Nous sommes conscients de l’importance
d’une protection par brevet efficace pour l’industrie la plus directement
impliquée dans la découverte et la mise au point de nouveaux produits
pharmaceutiques. D’ailleurs, sans l’incitation fournie par les brevets, il est
peu probable que le secteur privé eût investi autant d'argent pour découvrir ou
mettre au point des médicaments, dont un grand nombre est actuellement utilisé
dans les pays tant développés qu’en développement. Dans les pays développés,
l’industrie pharmaceutique dépend plus fortement du système des brevets que la
plupart des autres secteurs industriels pour récupérer le coût de la R&D
antérieure, créer des bénéfices et financer la R&D pour la mise au point de
futurs produits. De nombreuses études ont montré que les entreprises pharmaceutiques,
plus que tout autre secteur, estiment que la protection par brevet est très
importante pour la continuité de leurs dépenses de R&D et de l’innovation
technologique.[90]
L’industrie se penche donc avec beaucoup d’intérêt sur la mise en place des DPI
dans le monde et s’oppose en général à l’affirmation qu’ils constituent un
obstacle majeur à l’accès ou ont un effet dissuasif s’agissant du développement
des pays en développement. Par exemple, Sir Richard Sykes, ancien président de
GSK, a déclaré en mars de cette année
:
« Rares sont ceux qui s’élèveraient contre la nécessité
d’une protection de la PI dans le monde développé, mais certains se demandent
s’il faut vraiment étendre sa couverture au monde en développement, ce que
l’Accord sur les ADPIC est en train de faire progressivement. Comme je vous
l’ai dit, ce n’est pas à cause de la protection de la PI que les pays en
développement sont privés actuellement de l’accès aux médicaments. A Doha en
novembre dernier, les membres de l’OMC ont convenu de repousser la mise en
œuvre de l’Accord sur les ADPIC pour les pays les moins avancés jusqu’à 2016.
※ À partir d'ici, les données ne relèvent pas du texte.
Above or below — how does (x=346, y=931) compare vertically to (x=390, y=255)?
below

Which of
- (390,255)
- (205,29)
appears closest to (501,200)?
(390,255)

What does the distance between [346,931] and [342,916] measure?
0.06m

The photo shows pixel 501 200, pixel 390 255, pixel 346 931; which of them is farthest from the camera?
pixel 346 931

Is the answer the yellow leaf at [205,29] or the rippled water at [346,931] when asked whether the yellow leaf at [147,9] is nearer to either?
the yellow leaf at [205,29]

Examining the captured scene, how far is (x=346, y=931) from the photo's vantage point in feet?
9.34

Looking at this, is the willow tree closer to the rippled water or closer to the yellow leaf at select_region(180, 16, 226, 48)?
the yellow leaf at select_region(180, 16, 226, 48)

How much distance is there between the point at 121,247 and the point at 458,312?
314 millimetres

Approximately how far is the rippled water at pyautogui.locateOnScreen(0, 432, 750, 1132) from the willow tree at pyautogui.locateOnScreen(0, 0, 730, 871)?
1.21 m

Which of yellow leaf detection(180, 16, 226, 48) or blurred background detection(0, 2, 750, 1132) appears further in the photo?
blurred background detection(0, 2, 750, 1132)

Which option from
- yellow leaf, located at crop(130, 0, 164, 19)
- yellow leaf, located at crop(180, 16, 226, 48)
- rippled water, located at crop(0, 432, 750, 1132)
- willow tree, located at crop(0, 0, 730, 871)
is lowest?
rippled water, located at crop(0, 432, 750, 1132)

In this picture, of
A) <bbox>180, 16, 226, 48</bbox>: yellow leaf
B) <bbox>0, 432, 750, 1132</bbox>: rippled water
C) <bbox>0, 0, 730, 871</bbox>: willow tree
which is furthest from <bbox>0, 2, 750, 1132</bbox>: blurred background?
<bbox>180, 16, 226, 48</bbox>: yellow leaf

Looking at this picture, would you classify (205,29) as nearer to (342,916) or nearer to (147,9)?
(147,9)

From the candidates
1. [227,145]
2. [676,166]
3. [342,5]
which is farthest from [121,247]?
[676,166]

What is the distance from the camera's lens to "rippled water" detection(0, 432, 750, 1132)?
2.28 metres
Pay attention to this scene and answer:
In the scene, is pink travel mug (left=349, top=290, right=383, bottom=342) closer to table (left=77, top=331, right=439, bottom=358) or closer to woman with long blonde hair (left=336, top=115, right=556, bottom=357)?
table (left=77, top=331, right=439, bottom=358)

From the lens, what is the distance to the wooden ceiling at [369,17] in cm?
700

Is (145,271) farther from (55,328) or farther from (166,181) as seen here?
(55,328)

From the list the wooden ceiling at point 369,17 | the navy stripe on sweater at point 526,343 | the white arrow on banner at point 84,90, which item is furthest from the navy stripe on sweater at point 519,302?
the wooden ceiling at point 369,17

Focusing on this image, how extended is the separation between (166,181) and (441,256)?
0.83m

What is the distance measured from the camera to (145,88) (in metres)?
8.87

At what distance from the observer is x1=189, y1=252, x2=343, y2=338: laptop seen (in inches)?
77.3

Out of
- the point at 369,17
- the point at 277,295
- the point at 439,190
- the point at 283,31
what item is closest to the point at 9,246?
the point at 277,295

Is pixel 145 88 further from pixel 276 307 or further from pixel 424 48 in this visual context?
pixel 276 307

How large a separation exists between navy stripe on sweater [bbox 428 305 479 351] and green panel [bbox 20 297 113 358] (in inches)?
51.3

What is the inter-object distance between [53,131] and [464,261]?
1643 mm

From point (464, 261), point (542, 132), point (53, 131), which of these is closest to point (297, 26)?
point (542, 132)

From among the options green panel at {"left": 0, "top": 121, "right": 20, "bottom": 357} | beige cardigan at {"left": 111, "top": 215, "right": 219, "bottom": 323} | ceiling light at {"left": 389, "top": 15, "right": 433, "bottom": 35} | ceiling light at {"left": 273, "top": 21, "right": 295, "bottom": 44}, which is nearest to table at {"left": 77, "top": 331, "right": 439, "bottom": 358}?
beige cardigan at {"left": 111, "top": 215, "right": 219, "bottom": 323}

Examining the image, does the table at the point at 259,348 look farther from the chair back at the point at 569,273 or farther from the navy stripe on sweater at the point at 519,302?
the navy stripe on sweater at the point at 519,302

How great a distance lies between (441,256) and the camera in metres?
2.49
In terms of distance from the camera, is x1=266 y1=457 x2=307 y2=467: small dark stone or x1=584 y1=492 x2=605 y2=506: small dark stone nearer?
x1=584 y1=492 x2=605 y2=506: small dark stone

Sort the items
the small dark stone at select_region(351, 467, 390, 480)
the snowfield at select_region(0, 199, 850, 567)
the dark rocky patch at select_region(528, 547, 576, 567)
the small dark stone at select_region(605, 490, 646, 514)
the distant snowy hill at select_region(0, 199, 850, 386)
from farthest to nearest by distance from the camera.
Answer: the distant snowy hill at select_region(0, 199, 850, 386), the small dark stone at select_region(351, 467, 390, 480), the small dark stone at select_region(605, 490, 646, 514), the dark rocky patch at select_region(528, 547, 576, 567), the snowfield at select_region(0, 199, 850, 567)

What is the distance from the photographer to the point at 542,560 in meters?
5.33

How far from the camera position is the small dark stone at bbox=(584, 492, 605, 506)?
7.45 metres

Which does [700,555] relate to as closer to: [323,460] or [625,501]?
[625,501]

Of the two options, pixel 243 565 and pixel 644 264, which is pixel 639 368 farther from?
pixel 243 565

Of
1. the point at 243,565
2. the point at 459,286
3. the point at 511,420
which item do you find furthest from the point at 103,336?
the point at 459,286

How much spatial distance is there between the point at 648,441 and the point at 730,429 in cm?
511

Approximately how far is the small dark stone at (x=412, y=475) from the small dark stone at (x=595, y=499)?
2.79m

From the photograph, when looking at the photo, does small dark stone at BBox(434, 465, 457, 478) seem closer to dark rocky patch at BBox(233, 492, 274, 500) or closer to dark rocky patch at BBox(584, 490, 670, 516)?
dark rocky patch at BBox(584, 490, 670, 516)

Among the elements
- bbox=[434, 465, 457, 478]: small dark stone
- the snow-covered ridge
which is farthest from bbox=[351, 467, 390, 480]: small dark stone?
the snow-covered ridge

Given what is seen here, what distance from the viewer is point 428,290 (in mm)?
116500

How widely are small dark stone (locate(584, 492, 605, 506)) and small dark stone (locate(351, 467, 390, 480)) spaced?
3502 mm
Je ne pense pas que l’Accord sur les ADPIC empêchera d’autres pays en
développement comme le Brésil et l’Inde d’avoir accès aux médicaments dont ils ont
besoin. Par contre, je pense sincèrement que ces pays ont les capacités
nécessaires pour créer leurs propres industries pharmaceutiques fondées sur la
recherche, ainsi que d’autres industries innovantes, mais que ceci ne se
produira que lorsqu’ils offriront la protection de la PI prévue par l’Accord
sur les ADPIC. Cet Accord doit être reconnu comme un instrument de
développement industriel important pour les pays en développement. »[91]
Ceci dit, nous
sommes aussi tout à fait conscients des préoccupations qui ont été exprimées
par les pays en développement et en leur nom sur les incidences éventuelles de
ces droits dans ces pays, notamment sur le prix des produits pharmaceutiques.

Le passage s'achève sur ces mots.